Pausinystalia yohimbe


No documentation

Vernacular Name



The evergreen tree of Pausinystalia yohimbe is found in western Africa. P. yohimbe is used traditionally as an aphrodisiac and is the source of yohimbine hydrochloride which is prescribed for erectile dysfunction.

Reaching a height of 30m, the heavily fissured bark is grey-brown in color and often spotted with lichen.  The interior sides of the fissures are typically redder than the outer bark.  The erect stems branch heavily with ovate or elliptical leaves, roughly 10cm in length.  The winged seeds are delicate and paper thin.

Origin / Habitat

P. yohimbe originates from Africa, specifically Western Africa such as Cameroon and Nigeria, where it has been used for hundreds of years by the Bantu people.  This evergreen needs partial shade and a tropical, warm humid climate to grow.  The roots of P. yohimbe grow deeply in the dry, hard soil, making it hard to extract.

Chemical Constituents

Up to 6% total alkaloids, 5-15% of which is yohimbine. [1],[2]

Plant Part Used


Medicinal Uses


Sexual health/aphrodisiac

Low blood pressure (hypotension)

Weight loss

Most Frequently Reported Uses

Sexual health/aphrodisiac


Dosage Range

Dried bark: 250-500mg, ½ capsule 2-3 hours before intimacy.

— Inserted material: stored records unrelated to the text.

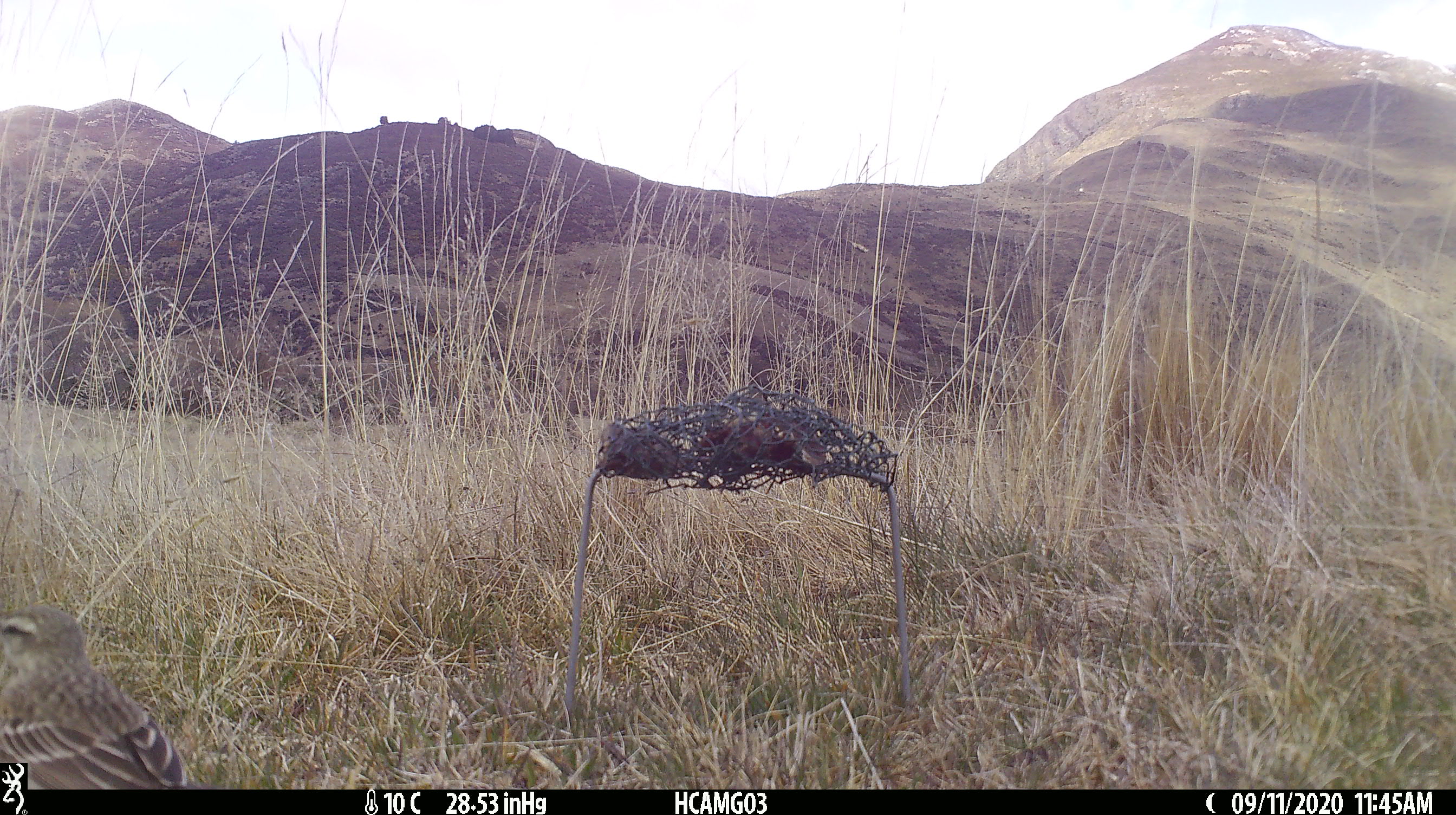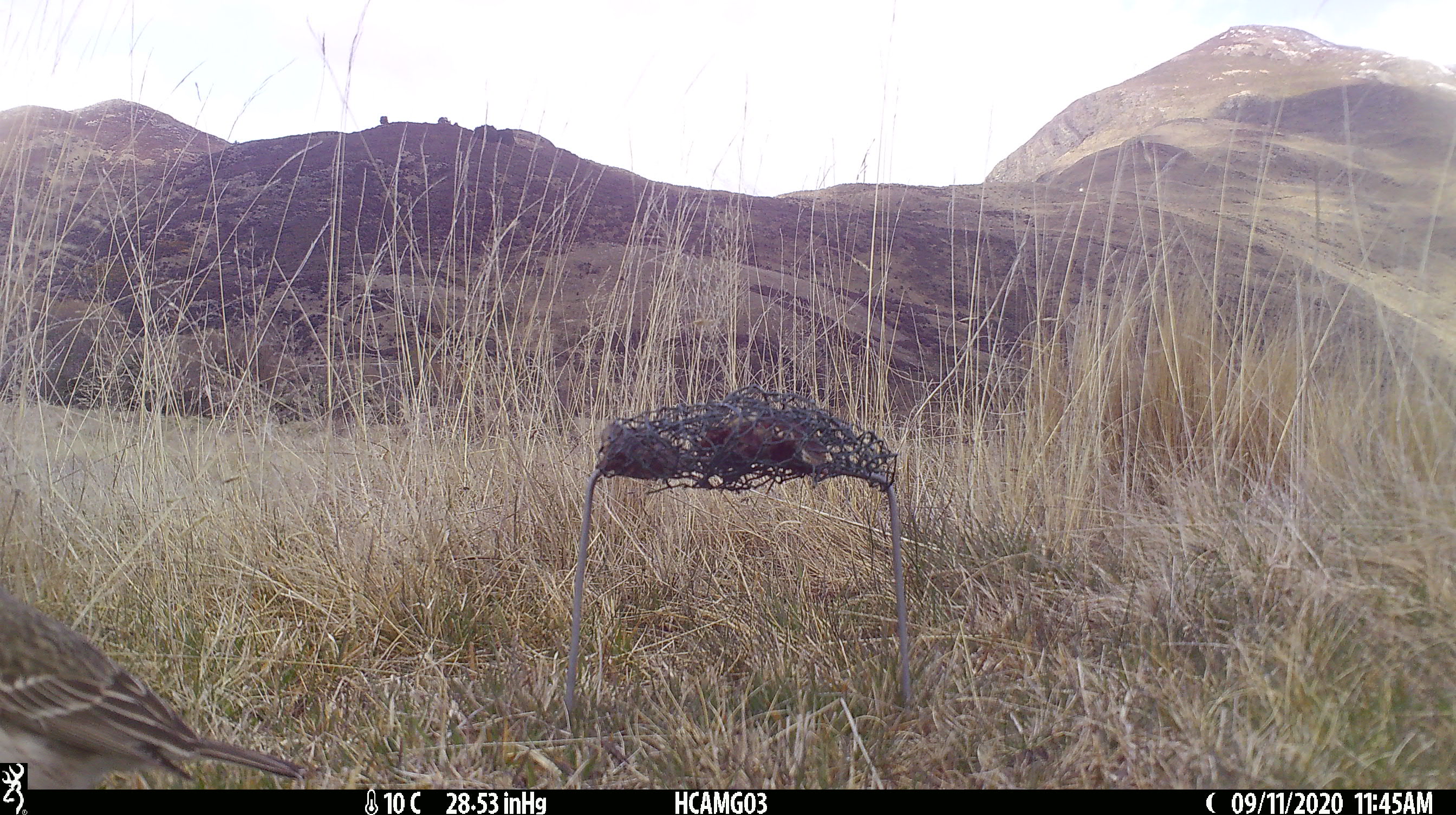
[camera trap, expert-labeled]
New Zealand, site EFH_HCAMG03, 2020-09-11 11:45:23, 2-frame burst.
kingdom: Animalia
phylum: Chordata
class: Aves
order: Passeriformes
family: Motacillidae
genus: Anthus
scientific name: Anthus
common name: pipit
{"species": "pipit (Anthus)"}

Yohimbine: Normal doses of the alkaloid yohimbine are 15-42mg daily in 3 divided doses. (Example: 5.4-10mg, 3 times daily for men with erectile dysfunction). DO NOT EXCEED daily dose of yohimbine alkaloids. Length of therapy should not exceed 10 weeks. P. yohimbe and yohimbine are not recommended for use in children.

Supplements should contain no more than the total recommended daily dose of yohimbine, which is 42mg/day. Make sure yohimbe bark supplements are assayed for yohimbine alkaloids.

Most Common Dosage

Dried bark: 350mg per day

Standardized extract: The most common dosage is 30mg per day of yohimbine.

Standardization Dosage

15-42mg of alkaloids (yohimbine) daily



P. yohimbe bark is used as an over-the-counter (OTC) agent for sexual dysfunction. The main alkaloid found in P. yohimbe, yohimbine, is used as a prescription medication for sexual health. As stated earlier, P. yohimbe bark extract may not contain significant amounts of the alkaloid yohimbine, and therefore may not have the same effects on the body or the same potential for side effects and drug interactions. Since there is limited research on yohimbe bark extract, this section on pharmacology will summarize the use of the isolated alkaloid yohimbine.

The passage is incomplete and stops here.